A few weeks ago, we advocated for the final, much-needed death of the cassette tape. Now, it seems, we're being asked a tough follow-up question. A Ford spokesperson told AM-Online last week that "the in-car CD player -- much like pay telephones -- is destined to fade away in the face of exciting new technology."
via Flickr
So what she's really saying is that the CD is dead -- or at least it will be soon. Should we let it go quietly into the night?
This question is a tough one to answer.In a very real sense, CDs are the last holdout of the physical embodiment of music, the last big-time format we can still turn in our hands and drool over.
Of course, some will argue that CDs aren't nearly as "physical" or as "real" as vinyl, and they might be right. Despite its resurgence, though, vinyl is still a minuscule player in the music market. The CD is the only widespread physical format between us and an all-digital landscape (except for USB drives, which seem about as authentically physical as iPods). Are we ready to let CDs go and finally submerge ourselves completely in a world of digital music?
What makes this easier is that the CD was never a good format to begin with. They're certainly not worth holding onto as the world changes around them, for a few reasons:
They skip. (If you don't believe us, put an old one in your car and drive around a city with as many potholes as this one.)
They're small -- big enough for some form of album art, but without enough real estate for anything masterful (like the Sgt.
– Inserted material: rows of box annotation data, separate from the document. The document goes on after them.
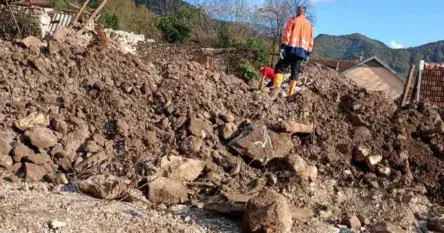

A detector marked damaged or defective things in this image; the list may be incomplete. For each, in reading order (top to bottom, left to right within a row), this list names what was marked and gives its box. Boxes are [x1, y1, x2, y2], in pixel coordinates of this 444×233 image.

broken concrete slab [14, 112, 49, 132]
broken concrete slab [25, 127, 58, 149]
broken concrete slab [229, 124, 294, 165]
broken concrete slab [25, 162, 49, 182]
broken concrete slab [78, 175, 128, 200]
broken concrete slab [147, 177, 186, 205]
broken concrete slab [243, 189, 292, 233]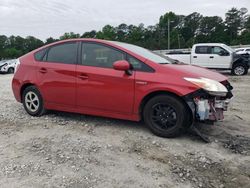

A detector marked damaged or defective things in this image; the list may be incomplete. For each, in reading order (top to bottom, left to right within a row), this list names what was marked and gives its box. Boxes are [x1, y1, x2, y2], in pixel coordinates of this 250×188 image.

damaged front bumper [183, 81, 233, 123]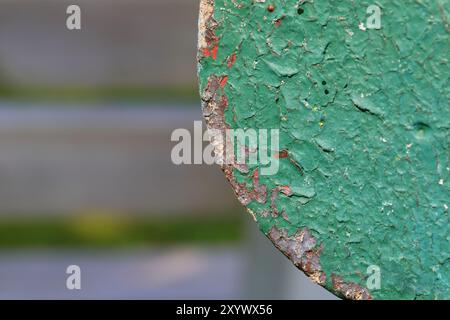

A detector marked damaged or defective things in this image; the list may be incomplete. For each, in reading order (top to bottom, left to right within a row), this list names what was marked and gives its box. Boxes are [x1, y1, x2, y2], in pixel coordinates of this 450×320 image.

peeling green paint [198, 0, 450, 300]
rust spot [268, 225, 326, 284]
rust spot [330, 272, 372, 300]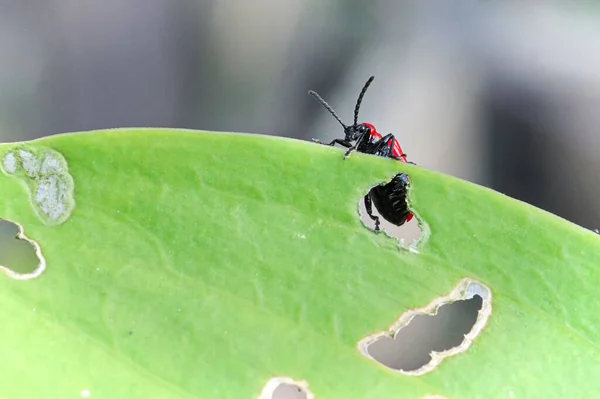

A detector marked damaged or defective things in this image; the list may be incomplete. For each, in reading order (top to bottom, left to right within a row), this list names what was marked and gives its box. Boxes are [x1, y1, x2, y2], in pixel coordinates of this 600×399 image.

feeding damage [1, 148, 75, 225]
feeding damage [0, 220, 45, 280]
feeding damage [356, 280, 492, 376]
feeding damage [258, 378, 314, 399]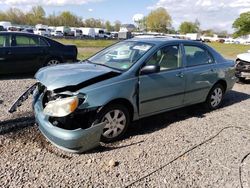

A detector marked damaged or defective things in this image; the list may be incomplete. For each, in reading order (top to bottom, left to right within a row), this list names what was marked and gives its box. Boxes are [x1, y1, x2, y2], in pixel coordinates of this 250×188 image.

damaged hood [35, 62, 120, 91]
damaged front end [32, 83, 105, 153]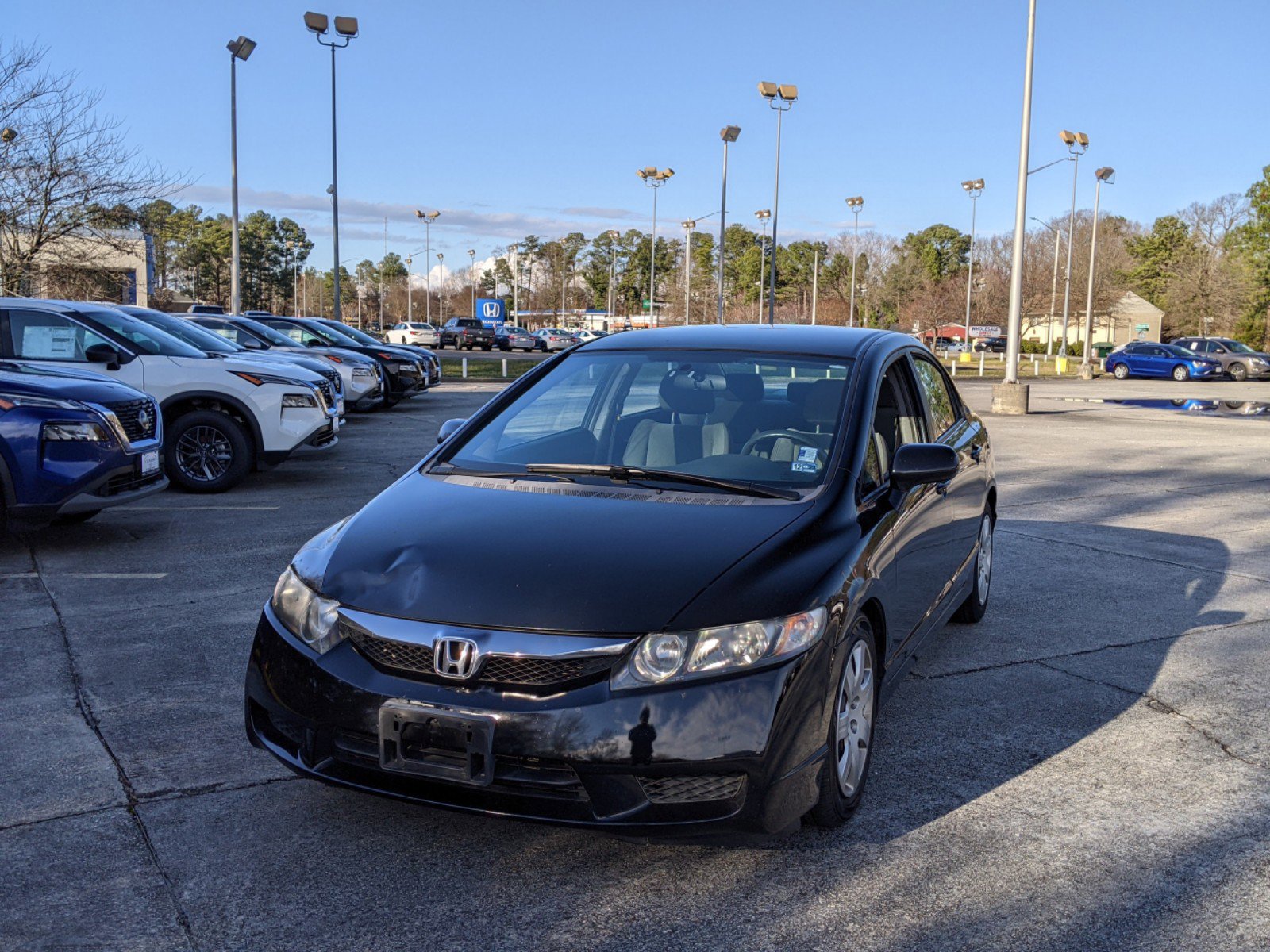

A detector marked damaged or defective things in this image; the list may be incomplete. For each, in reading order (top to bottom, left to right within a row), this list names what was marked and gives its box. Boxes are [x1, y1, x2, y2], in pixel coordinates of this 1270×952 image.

Pepper cover, which is impossible to scrutinize on a CD jacket) or subtle (like the White Album cover, which just feels stupid and bland when it's tiny).
They stop working over time (like records, but without the endearing hisses and crackles).
You have to save their contents on your computer as digital files, since computers are essentially the only CD players anyone owns anymore -- at least outside of our cars.
It's true: There's something incredibly important about music that with a physical dimension. It helps us remember that someone made the music with love and care. The transition of music to the digital era has been painful, with file-sharing turning artists against the fans who adore them and sales shrinking at alarming rates.
Yet the CD is an unfortunate format, not one we'd choose to be the last line of defense against an all-digital world. Ford may be the first to abandon it publicly, but it's only a matter of time before the rest of us do the same.